Metric Examples
Example metric definitions in Statsig Warehouse Native, including SQL snippets and metric source mappings for common product, revenue, and engagement metrics.
For customers transitioning from other warehouse-native vendors, the metric format is similar. Customers have generally been able to use APIs to fetch remote configurations, translate them, and post them to Statsig without issue.
For customers migrating from in-house systems, there may be differences between how experiment metrics are defined internally and how Statsig handles them. This page covers common use cases and how Statsig handles them.
Average user revenue from a wide table
In many cases, companies have a primary source-of-truth table about user engagement with one row per user-day and many columns representing actions taken or other values. This table type integrates directly with Statsig.
First, enter the table path and optionally a partition column to use for date partitioning:

Then, configure your timestamp field and ID types. Add any custom SQL aliases, for example, dividing revenue by 100 to convert from cents to dollars.

Go to the metrics tab, press create, configure your name/source, and then configure a sum metric on the column with the revenue value.


How it works in experiments
First, Statsig aggregates each unit-level record across the days they are enrolled in the experiment.
Then, Statsig calculates the mean unit-level revenue per experiment group, imputing 0s for all exposed users with no revenue.
Statsig provides a description of this in-product for any user who wants to learn more:

Average current account value
Often, you will want to understand if your experiment has altered the state of users. For example, you may want to know whether users in test vs. control have grown their account value.
To measure this, provide a table or query that tracks users' account values each day. Then, set up a metric source pointing to that table or query.
Go to the metrics tab, press create, configure your metric name & source, and then configure a latest value metric on the column with the account value.


How it works in experiments
First, at unit level, Statsig calculates each day's latest non-null value within any cohort bounds and takes the latest value from the latest day available.
Then, Statsig calculates the mean unit-level value per experiment group on each day, imputing 0s for all exposed users with no value.
Statsig provides a description of this in-product for any user who wants to learn more:

Users' D7 participation rate
A common metric in experimentation is measuring whether exposed users take specific actions within a defined time window.
Provide an event table that records user actions with essential columns such as user_id, timestamp, and event type. Configure your timestamp field and ID types as described in the previous sections.
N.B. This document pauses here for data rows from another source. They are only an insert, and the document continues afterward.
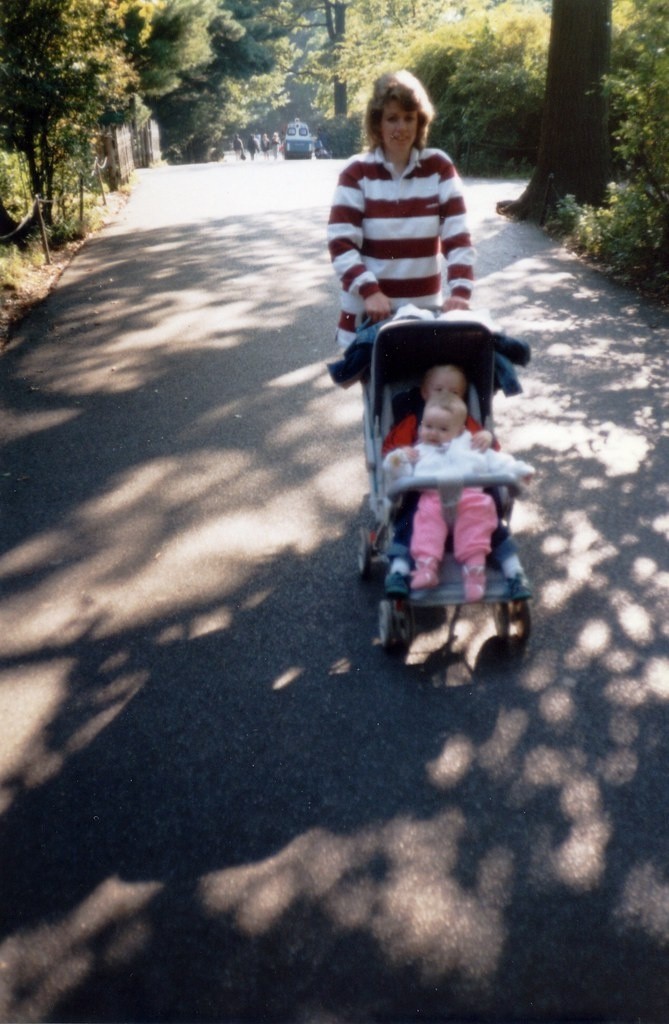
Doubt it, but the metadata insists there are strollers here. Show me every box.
[327,303,531,652]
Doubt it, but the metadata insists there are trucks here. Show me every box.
[284,122,313,158]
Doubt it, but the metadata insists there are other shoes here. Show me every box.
[385,571,410,599]
[409,557,439,589]
[463,565,486,602]
[503,572,531,600]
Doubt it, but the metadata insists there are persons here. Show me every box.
[261,134,270,158]
[382,364,532,600]
[271,132,280,159]
[247,134,260,159]
[327,69,475,513]
[313,130,332,159]
[233,134,242,161]
[385,392,533,599]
Navigate to the metric catalog and create a unit count metric using the defined metric source. Use the 'Add Filter' option to focus on specific events relevant to your metric.

When defining the metric, you can choose from several rollup modes:
- Daily Participation Rate: measures the days a unit was active after exposure, divided by its total days in the experiment
- On-Time Event: measures whether a unit performed an action any time after exposure
- Latest Value: measures whether a unit passed metric filters on their last observed record
- Custom Attribution Window: includes data for each unit within a specified time window after exposure

To measure user participation within 7 days, select 'Custom Attribution Window' as your rollup mode and set start = 0, end = 6 to define a 7-day window. Enable 'Only include units with a completed window' to exclude users who haven't yet reached the full 7-day period from your analysis.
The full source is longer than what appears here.